Here's the renaming step:
likertLevels = c("Overqualified"="Over" ,
"Qualified"="Qual",
"It's my reach school"="Reach",
"Prefer not to say"="Notsay")
d$Qualified = revalue(d$Qualified, likertLevels)
d$Qualified = factor(d$Qualified, ordered=TRUE,levels=likertLevels)
likertLevels = c("< 12 credits"="<12" ,
"12-13 credits"="12-13",
"14-15 credits"="14-15",
"16-17 credits"="16-17","18 credits"="18","> 18 credits"=">18")
d$Currentcreds = revalue(d$Currentcreds, likertLevels)
d$Currentcreds = factor(d$Currentcreds, ordered=TRUE,levels=likertLevels)
likertLevels = c("0"="0" ,
"1-2"="1-2",
"3-4"="3-4",
"5+"="5+","Other:"="Other")
d$APIB = revalue(d$APIB, likertLevels)
## The following `from` values were not present in `x`: Other:
d$APIB = factor(d$APIB, ordered=TRUE,levels=likertLevels)
likertLevels = c("No, I'm good with 18 credits upper limit"="Good" ,
"Yes, 20-21 credits"="20-21",
"Yes, 22-23 credits"="22-23",
"Yes, 24 credits"="24","Yes, >24 credits( Woo good luck~)"=">24")
d$Interest = revalue(d$Interest, likertLevels)
d$Interest = factor(d$Interest, ordered=TRUE,levels=likertLevels)

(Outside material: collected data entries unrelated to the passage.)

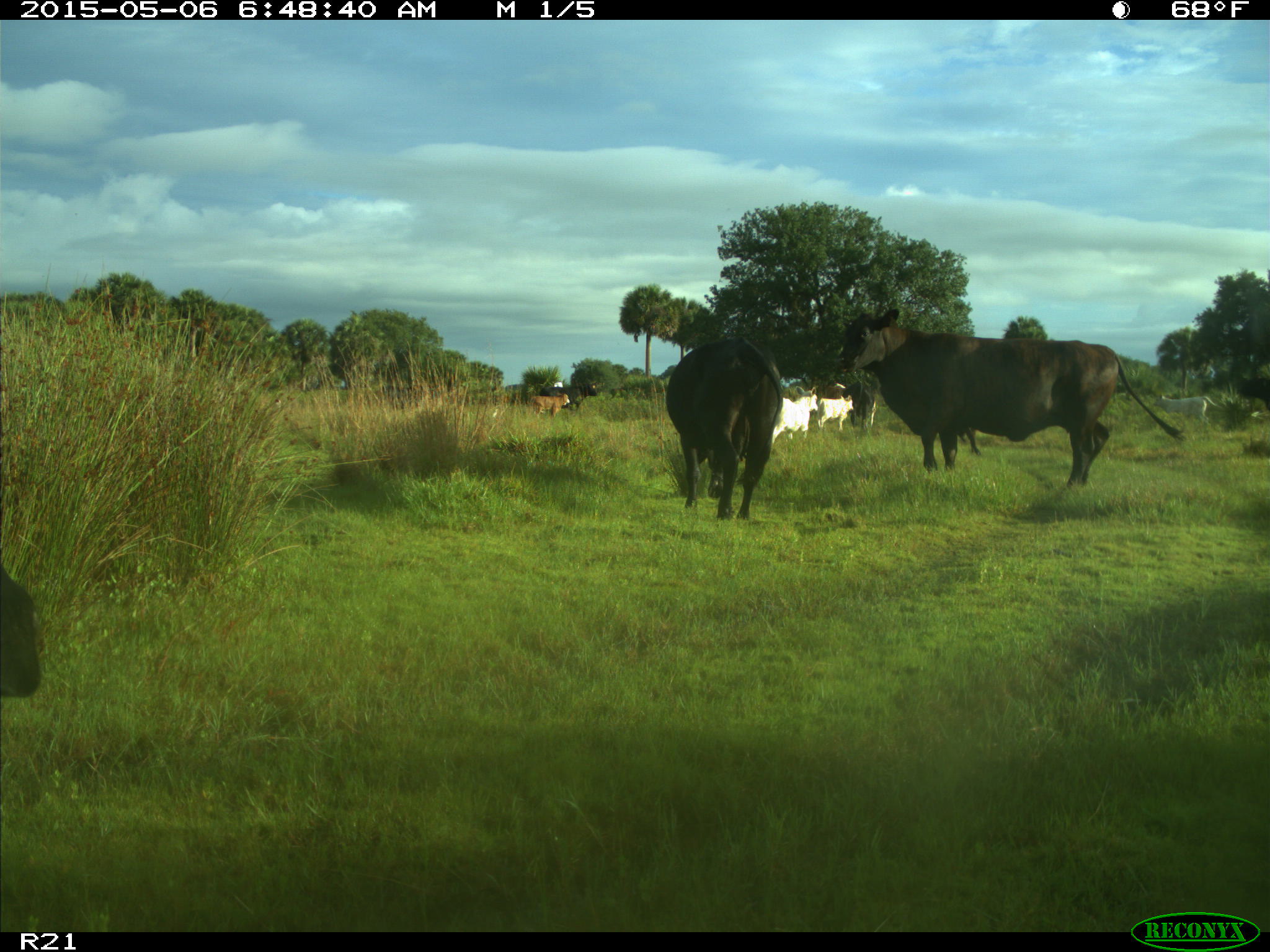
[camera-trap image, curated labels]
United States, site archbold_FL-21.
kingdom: Animalia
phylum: Chordata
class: Mammalia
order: Artiodactyla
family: Bovidae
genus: Bos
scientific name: Bos taurus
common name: domestic cow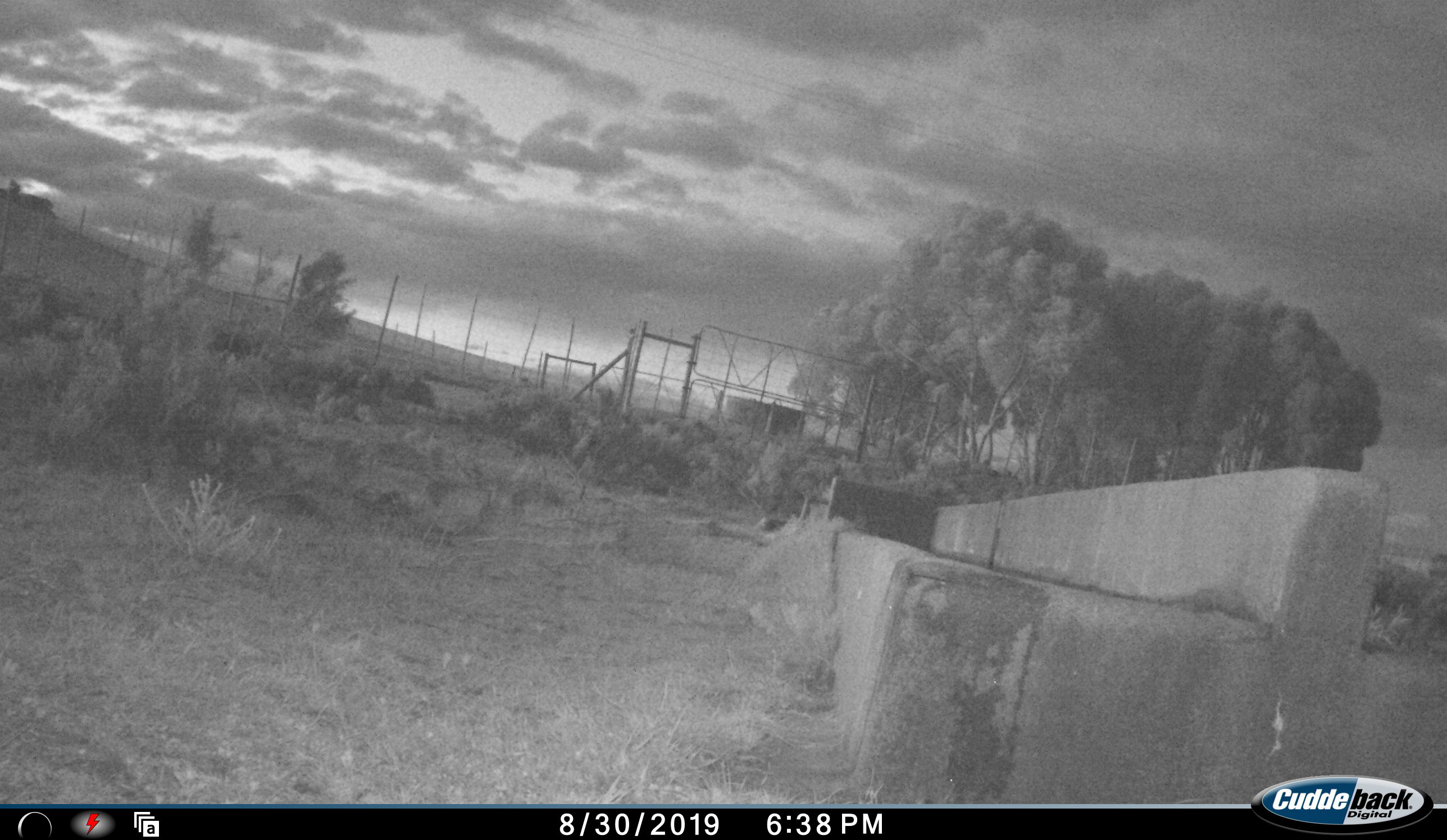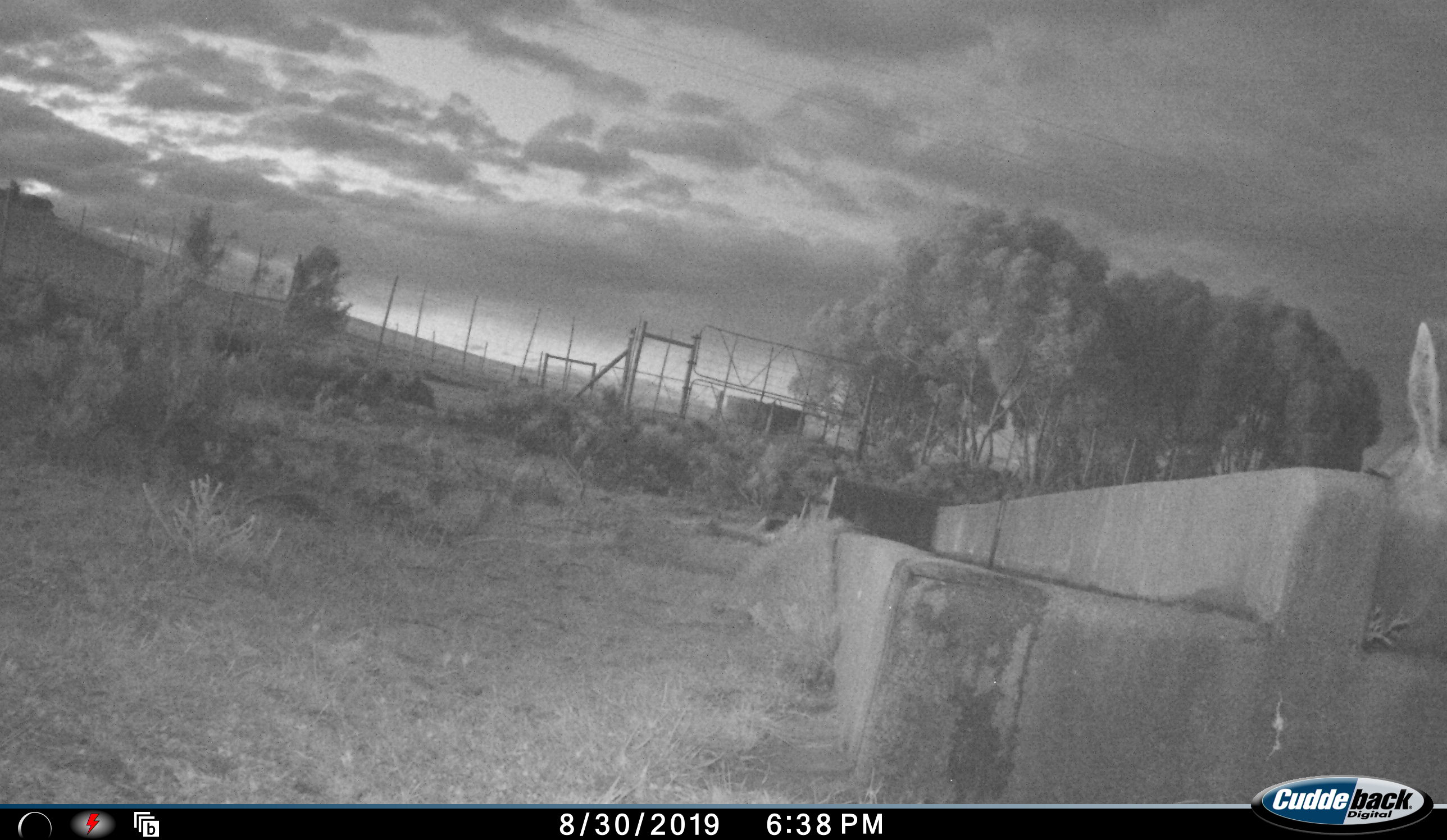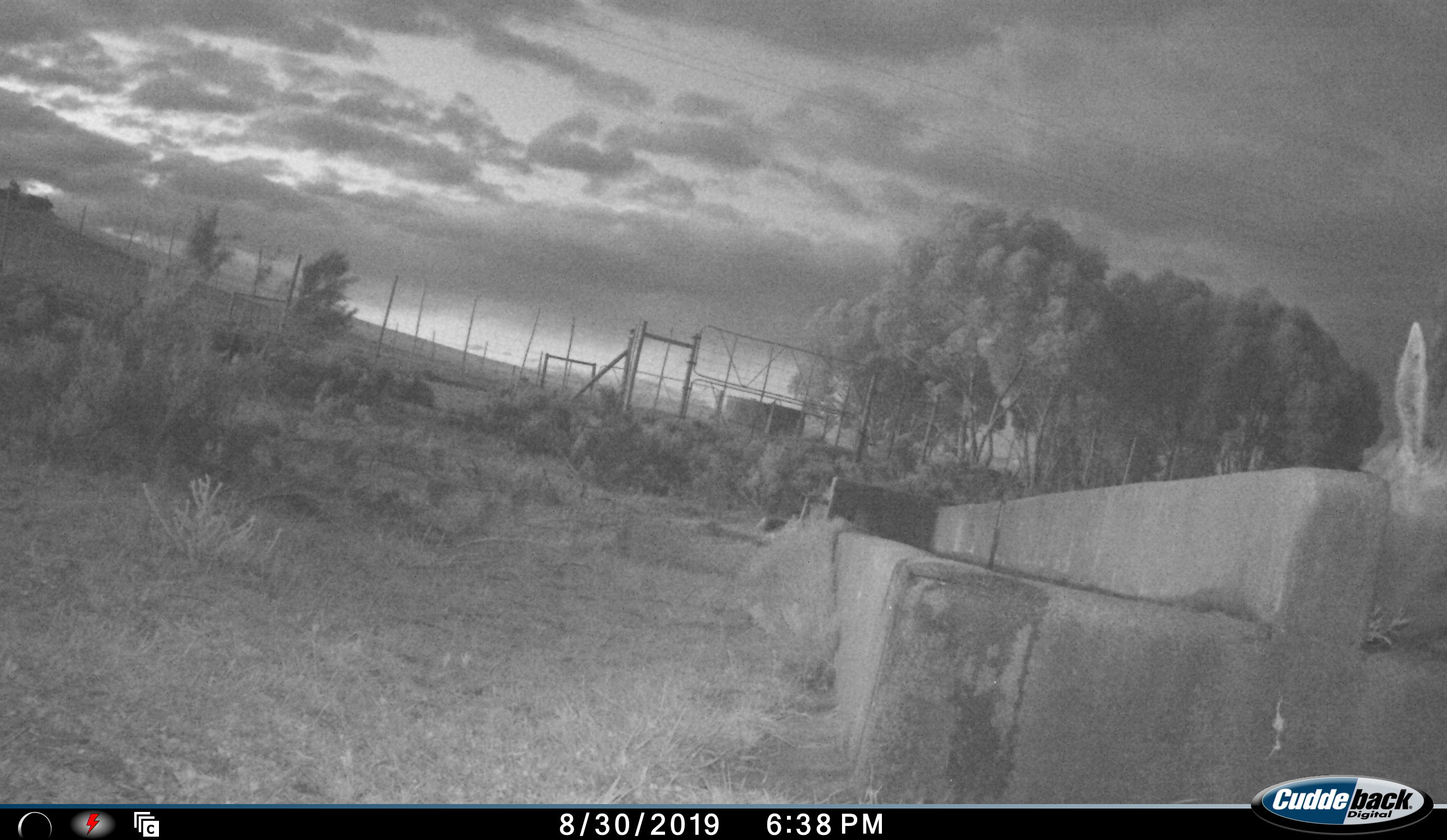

likertLevels = c("0 hours"="0" ,
"1- 4 hours"="1-4",
"5-10 hours"="5-10",
"11-15 hours"="11-15","> 15 hours"=">15")
d$Work = revalue(d$Work, likertLevels)
d$Work = factor(d$Work, ordered=TRUE,levels=likertLevels)
likertLevels = c("0 hour (Not doing any activities)"="0" ,
"1-5 Hours"="1-5",
"6-10 Hours"="6-10",
"11-15 Hours"="11-15","16-20 Hours"="16-20","More than 20 Hours"=">20")
d$Extracurr = revalue(d$Extracurr, likertLevels)
## The following `from` values were not present in `x`: 0 hour (Not doing any
## activities)
d$Extracurr = factor(d$Extracurr, ordered=TRUE,levels=likertLevels)
When you construct the translation (here called likertLevels), make sure to order it in the natural way, from one end to the other.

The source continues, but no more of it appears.